Material provided:

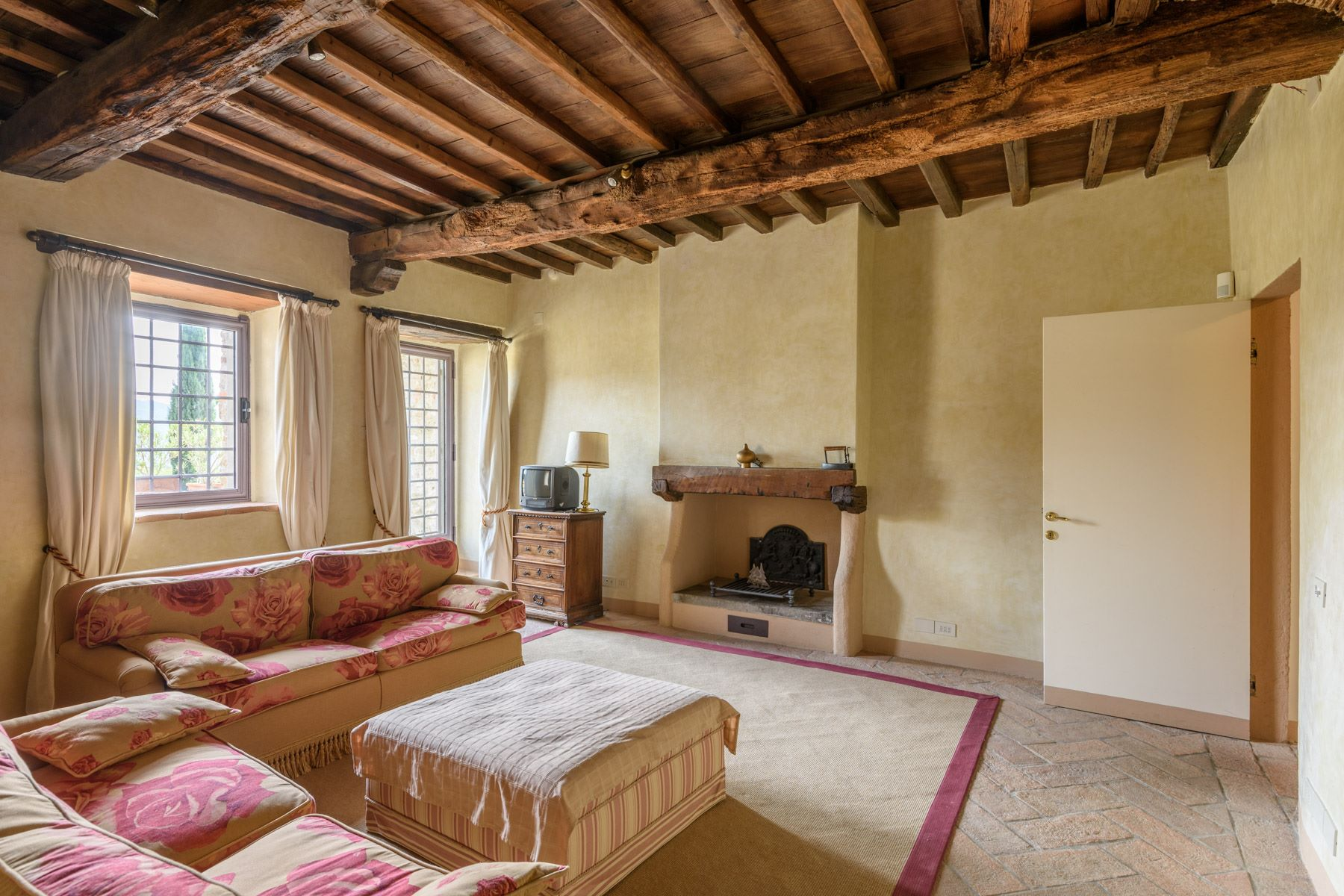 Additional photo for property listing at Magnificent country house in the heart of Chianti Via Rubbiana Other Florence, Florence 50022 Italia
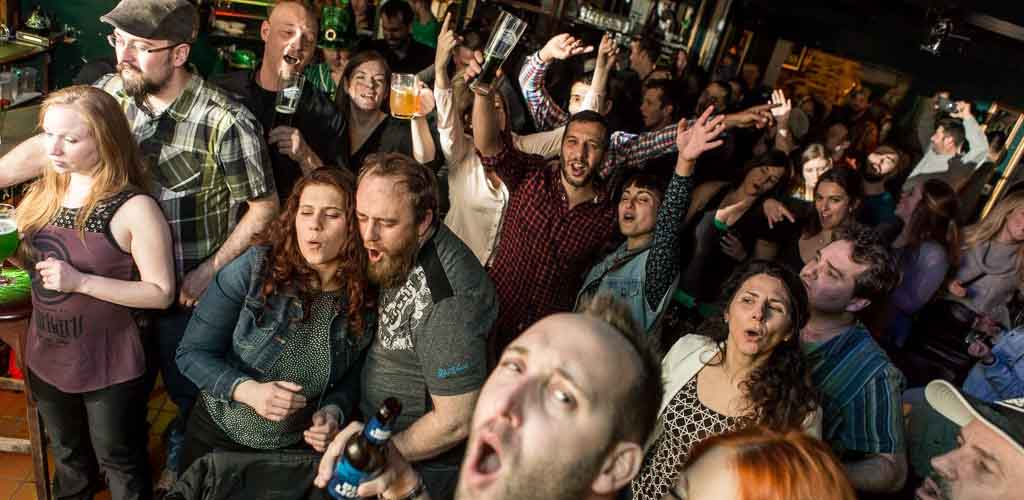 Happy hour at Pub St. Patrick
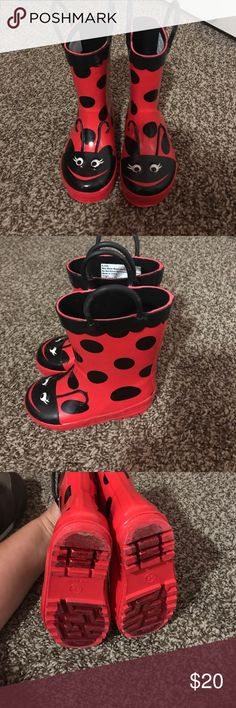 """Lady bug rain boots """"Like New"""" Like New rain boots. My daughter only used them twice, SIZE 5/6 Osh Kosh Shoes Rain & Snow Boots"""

Exercise brief:
Look at the listing and set down only the lines from its start through the line with "Happy hour at Pub St. Patrick", word for word and without pictures.

Solution to this problem:
 Additional photo for property listing at Magnificent country house in the heart of Chianti Via Rubbiana Other Florence, Florence 50022 Italia
 Happy hour at Pub St. Patrick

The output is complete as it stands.